On page 782 we read …”1953-54 was a time of preparing and building of the new Camp Hope… The expense report of 1954 showed $564.66 had been spent for building supplies.” …”By opening time the first year, two buildings, a bunkhouse and a dining hall were in place. Since the boys did not have a bunkhouse, they slept in the attic of the dining room. A second bunkhouse, a shower house and cooks quarters were added later. … The Camp program operated during the summer of 1953 with 54 campers and 12 leaders. …By 1973 the facilities, including an assembly building, cottages made a total of seven buildings. It was in October 1988 Camp Trustees made plans for a major new building to serve as dining room and assembly hall.”

In “The Story of Brethren Camping Kum Ba Yah” by Linda Logan on page 42 the chapter on “Critters at Camps”vacross our nation … this story is related … “when the first (Camp Hope) campsite was abandoned in 1944 the window screens were saved and stored, later these were re-used in construction of the dining hall. The record states that with the new camp barely finished in time for camp that summer, the boys slept in the dining hall attic, leaving the new boys cabin to the girls. That cabin, however, still lacked a door so a sheet was hung. The report doesn’t say what happened that night in the cabin housing the girls—but it does report that a carpenter came to camp the very next day to hang a door to keep the animals out.” …

Doug Mills shares some of the changes and how the facilities have been upgraded during the past fifteen years. After a request was brought to District Conference for special financing for this Camp, the West Marva churches responded and today it has become a comfortable facility. Currently the camp consists of a concrete block dining hall with fully equipped kitchen (ca. 50×30 ft.) A game room above the dining hall has a window air conditioner for comfortable freetime recreational use. The boys bunkhouse has 24 bunks, the girls bunkhouse has 26 bunks; each bunkhouse has an attached showerhouse and restrooms. This is an improvement over the original restrooms and shower houses which were located several yards from the bunkhouses.

From the money that came in as a result of the District’s response to the needs at

Camp Hope, there is a 40 x 30 ft. open pavilion, a Noah’s Ark playground with slide and four swings, another youth swing set with 6 swings, volleyball and basketball courts and a soft ball field. Also, lighting in both bunkhouses and craft hall have been improved. The craft hall and two storage buildings round out this campus. Doug shares about a young boy attending and commenting during Vespers, …” I hope there is a Camp Hope in Heaven!”

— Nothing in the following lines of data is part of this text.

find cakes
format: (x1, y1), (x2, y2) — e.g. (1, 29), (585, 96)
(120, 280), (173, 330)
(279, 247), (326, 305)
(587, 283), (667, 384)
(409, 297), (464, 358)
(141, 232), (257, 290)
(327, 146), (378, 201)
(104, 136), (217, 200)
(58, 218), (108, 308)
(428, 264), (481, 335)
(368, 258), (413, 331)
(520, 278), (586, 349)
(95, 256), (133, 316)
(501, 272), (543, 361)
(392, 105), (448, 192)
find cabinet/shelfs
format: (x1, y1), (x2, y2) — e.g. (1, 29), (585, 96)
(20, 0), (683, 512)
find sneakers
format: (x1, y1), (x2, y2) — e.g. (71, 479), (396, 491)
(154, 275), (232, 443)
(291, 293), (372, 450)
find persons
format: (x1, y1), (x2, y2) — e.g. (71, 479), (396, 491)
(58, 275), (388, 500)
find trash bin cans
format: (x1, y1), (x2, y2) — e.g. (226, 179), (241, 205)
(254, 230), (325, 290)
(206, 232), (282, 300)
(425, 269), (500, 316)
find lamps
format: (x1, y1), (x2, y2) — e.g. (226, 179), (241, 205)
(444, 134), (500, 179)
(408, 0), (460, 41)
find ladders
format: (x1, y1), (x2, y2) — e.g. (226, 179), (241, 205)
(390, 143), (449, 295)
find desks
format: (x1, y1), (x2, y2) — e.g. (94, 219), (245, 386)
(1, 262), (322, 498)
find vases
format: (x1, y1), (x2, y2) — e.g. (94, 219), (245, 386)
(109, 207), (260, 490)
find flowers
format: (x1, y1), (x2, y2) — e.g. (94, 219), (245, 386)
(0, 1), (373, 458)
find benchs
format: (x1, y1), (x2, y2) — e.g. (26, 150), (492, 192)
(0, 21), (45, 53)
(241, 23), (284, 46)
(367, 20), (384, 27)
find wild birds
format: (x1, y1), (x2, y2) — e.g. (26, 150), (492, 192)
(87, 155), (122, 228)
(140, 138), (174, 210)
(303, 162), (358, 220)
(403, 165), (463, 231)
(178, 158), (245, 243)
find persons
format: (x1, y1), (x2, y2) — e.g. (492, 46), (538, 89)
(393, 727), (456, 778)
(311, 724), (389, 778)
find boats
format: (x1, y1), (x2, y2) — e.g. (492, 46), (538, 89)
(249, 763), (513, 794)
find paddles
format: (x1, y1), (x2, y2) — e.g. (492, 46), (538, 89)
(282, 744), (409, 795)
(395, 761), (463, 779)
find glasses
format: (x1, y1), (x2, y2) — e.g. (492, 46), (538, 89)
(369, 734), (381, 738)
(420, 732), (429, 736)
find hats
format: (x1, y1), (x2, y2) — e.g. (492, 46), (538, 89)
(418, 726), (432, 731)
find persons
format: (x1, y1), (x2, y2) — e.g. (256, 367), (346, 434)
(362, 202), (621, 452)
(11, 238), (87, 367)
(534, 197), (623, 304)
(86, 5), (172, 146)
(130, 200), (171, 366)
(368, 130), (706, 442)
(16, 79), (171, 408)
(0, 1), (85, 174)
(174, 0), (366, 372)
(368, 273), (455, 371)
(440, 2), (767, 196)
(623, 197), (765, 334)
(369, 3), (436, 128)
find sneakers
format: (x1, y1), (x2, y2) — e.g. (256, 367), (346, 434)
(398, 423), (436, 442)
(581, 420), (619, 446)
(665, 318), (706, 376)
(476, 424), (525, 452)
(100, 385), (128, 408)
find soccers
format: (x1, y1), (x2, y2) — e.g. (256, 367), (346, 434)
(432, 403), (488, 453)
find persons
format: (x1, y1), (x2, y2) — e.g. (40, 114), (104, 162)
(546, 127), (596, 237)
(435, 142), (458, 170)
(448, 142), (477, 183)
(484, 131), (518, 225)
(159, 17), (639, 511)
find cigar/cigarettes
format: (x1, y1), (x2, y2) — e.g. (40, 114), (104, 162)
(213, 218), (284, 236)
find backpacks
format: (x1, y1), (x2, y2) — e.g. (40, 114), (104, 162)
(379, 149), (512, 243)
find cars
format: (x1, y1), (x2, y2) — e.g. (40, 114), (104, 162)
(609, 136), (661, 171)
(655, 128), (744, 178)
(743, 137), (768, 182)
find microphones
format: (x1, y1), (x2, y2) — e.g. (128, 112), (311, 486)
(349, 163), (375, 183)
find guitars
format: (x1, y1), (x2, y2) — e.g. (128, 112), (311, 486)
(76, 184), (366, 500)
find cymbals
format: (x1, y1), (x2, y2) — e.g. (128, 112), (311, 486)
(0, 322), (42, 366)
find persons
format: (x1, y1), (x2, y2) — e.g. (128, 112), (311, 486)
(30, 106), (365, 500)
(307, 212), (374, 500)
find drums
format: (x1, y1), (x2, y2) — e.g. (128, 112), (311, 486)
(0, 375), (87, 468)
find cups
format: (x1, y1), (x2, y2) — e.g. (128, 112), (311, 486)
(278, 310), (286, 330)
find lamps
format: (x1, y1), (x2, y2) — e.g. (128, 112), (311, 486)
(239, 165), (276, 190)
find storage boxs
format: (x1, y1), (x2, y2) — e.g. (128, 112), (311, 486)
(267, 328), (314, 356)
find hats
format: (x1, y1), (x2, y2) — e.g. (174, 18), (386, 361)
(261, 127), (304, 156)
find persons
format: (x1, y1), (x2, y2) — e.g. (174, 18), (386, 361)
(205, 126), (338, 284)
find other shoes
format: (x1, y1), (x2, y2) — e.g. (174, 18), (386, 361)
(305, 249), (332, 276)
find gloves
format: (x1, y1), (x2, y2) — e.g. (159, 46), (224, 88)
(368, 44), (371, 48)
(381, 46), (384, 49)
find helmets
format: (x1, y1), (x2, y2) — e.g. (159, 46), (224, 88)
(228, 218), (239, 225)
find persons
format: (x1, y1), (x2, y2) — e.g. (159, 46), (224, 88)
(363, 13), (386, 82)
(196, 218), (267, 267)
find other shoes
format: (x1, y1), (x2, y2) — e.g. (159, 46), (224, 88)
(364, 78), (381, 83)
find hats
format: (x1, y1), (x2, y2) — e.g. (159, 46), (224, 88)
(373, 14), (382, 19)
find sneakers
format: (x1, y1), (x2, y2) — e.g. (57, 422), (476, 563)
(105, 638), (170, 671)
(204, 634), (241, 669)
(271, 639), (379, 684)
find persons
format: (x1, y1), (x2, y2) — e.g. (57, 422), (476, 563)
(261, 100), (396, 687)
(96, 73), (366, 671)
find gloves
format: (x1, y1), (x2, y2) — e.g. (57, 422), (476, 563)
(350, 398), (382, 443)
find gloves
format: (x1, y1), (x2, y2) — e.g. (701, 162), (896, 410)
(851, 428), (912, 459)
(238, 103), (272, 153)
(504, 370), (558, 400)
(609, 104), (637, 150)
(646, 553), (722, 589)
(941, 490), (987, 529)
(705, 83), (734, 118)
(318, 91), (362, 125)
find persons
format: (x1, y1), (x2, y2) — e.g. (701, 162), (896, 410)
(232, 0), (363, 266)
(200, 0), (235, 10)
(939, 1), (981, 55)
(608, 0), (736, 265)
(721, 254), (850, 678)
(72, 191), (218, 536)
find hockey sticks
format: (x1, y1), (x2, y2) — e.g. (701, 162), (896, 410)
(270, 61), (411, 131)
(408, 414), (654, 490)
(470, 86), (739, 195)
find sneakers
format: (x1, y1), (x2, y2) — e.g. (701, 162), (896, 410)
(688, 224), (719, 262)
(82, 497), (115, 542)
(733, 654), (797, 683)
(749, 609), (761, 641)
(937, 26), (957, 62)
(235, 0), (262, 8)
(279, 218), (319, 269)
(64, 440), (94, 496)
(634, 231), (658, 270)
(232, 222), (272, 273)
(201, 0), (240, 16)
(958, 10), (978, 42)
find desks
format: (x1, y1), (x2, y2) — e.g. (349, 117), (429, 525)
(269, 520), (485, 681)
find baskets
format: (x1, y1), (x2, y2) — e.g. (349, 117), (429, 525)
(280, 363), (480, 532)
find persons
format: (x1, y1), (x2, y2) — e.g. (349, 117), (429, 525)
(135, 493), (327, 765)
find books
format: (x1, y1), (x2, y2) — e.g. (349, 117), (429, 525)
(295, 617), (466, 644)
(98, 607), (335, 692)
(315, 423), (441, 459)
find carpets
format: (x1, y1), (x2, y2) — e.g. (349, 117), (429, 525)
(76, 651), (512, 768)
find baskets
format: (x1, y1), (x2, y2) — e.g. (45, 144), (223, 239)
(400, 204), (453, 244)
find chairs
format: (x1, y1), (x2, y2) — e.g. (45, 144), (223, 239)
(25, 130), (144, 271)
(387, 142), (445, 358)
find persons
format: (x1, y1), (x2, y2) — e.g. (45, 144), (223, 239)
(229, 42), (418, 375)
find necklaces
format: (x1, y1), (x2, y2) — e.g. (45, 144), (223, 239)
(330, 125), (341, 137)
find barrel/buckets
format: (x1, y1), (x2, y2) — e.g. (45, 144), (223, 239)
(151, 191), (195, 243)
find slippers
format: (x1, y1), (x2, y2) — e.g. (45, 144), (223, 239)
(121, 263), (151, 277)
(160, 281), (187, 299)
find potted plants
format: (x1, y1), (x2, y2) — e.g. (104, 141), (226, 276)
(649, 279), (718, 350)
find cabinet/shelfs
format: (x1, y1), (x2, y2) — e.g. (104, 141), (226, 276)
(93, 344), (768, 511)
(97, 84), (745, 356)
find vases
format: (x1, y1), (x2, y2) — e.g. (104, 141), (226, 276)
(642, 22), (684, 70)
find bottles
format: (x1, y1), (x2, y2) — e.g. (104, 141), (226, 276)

Doug also observed, “With all these improvements Camp Hope retains its ‘flavor’—it is still a homey, rustic church camp which holds unbelievable memories. Some parents who now bring their children to Camp were campers when they were young. “ Camp Hope continues to be used for church picnics, retreats, work camps and reunions.

Wouldn’t Robert and Doris Byrd be pleased to know Camp Hope has grown and become the comfortable camping site where Christians reach out to meet the needs of the community and area?